- Born: 14 September 1967 (age 58) Umtata, South Africa
- Education: University of Transkei
- Children: 3
- Awards: Crystal Award for Best Talk Show Host, 2004 and 2005 Stars of Mzansi Award for Best TV Presenter 2008
- Career
- Show: 3Talk
- Station: SABC3
- Station: Radio 702
- Website: https://www.noeleenmaholwanasangqu.co.za/

= Noeleen Maholwana-Sangqu =

South African radio and TV host and philanthropist

Noeleen Maholwana-Sangqu (born 14 September 1967) is a former South African radio and TV talk show host and philanthropist. She is best known for hosting the SABC daily talk show 3Talk.

== Biography ==
Maholwana-Sangqu was born in Umtata, South Africa in 1967 and was educated at John Bisseker High School in the Eastern Cape. She studied law at the University of Transkei in Umtata.

Maholwana-Sangqu started her presenting career on Radio Transkei in 1986, broadcasting in both English and isiXhosa. She then moved on to Radio 702 in 1994, where she was the second black woman on air at the station. She later served as a member of the Primedia Broadcasting Board.

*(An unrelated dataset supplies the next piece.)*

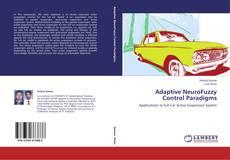 Copertina di Adaptive NeuroFuzzy Control Paradigms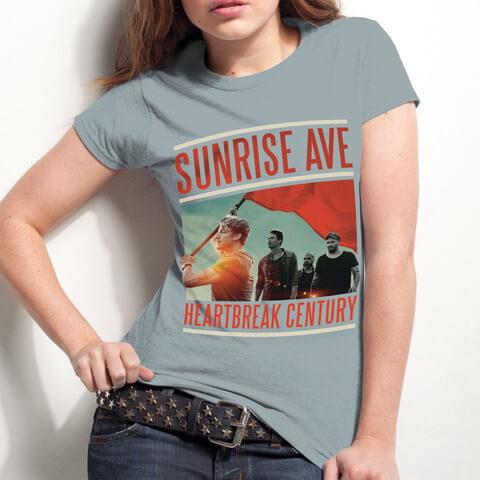√Heartbreak Century Cover von Sunrise Avenue - Girlie Shirt jetzt im Bravado Shop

Maholwana-Sangqu began her television career in 2003 on the South African Broadcasting Corporation (SABC)'s daily show 3Talk. The show explored topics including contemporary racism in South Africa. Maholwana-Sangqu also interviewed celebrity guests, such as Lionel Richie, Kelly Rowland, Yudhika Sujanani, Desmond Tutu and Tats Nkonzo.

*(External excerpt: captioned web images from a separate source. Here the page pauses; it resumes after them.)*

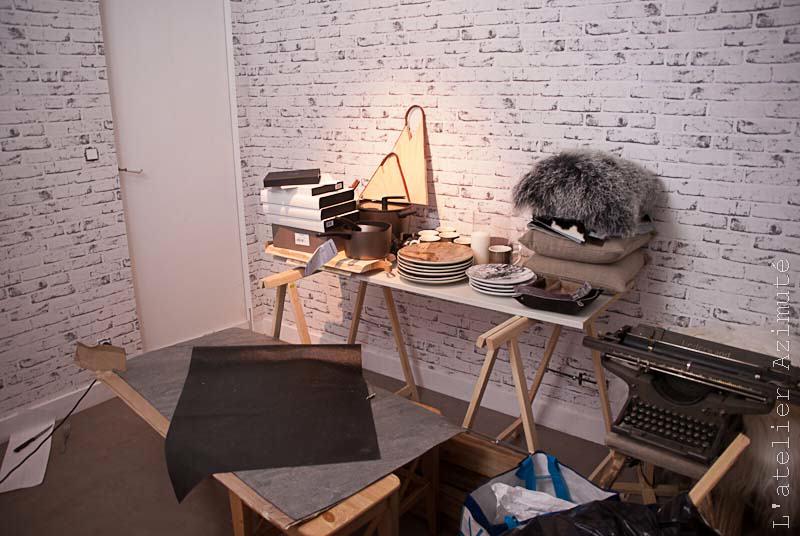L-atelier-azimute-Tournage-teva-deco-1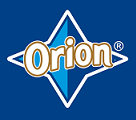 File:Orion.png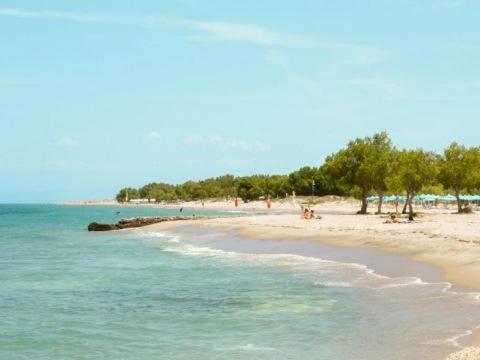 Sunprime Pearl Beach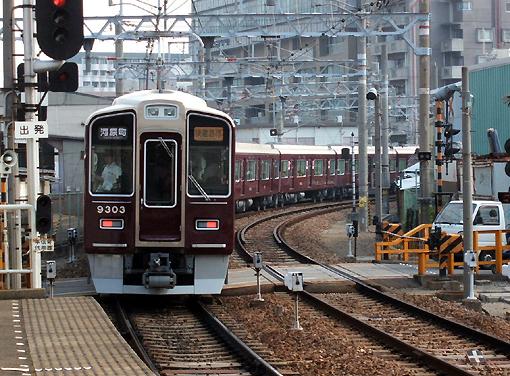 2008_07_07_matsuoka_nobuhiko0001.jpg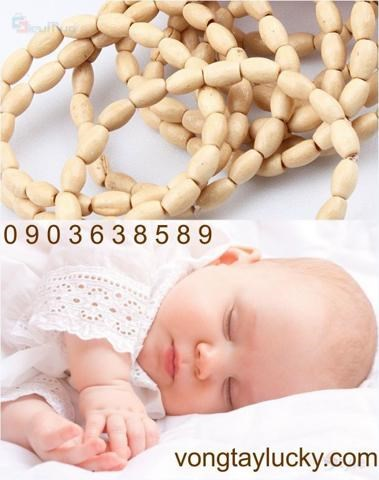 Bí quyết xử lý mất ngủ ở trẻ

In 2004, Maholwana-Sangqu also hosted Great South Africans with Denis Beckett. The show became embroiled in a national controversy over the rankings accorded to some South African political figures. For example, Hendrik Verwoerd, the "Architect of Apartheid", ranked higher on the list than Albert Luthuli, South Africa's first Nobel Peace laureate, or Chris Hani, a famous anti-apartheid activist. The show was cancelled before the top ten were announced.

In 2004 and 2005, Maholwana-Sangqu won the Crystal Award for Best Talk Show Host for 3Talk. In 2008, she was awarded the inaugural Stars of Mzansi Award for Best TV Presenter. She became known as the "Queen of Talk." Maholwana-Sangqu quit 3Talk with Noleen in 2015, after hosting the show for 12 years. Her last show aired on 20 April 2015.

Maholwana-Sangqu then became a philanthropist, motivational speaker and a director of the HIRS Women’s Development Consultancy. She also runs a soup kitchen for women in need.

== Personal life ==

Noeleen Maholwana-Sangqu is married to South African businessman Andile Sangqu. The couple has three children: their eldest son Thando Sangqu, and twin daughters Khanya and Siyanda Sangqu.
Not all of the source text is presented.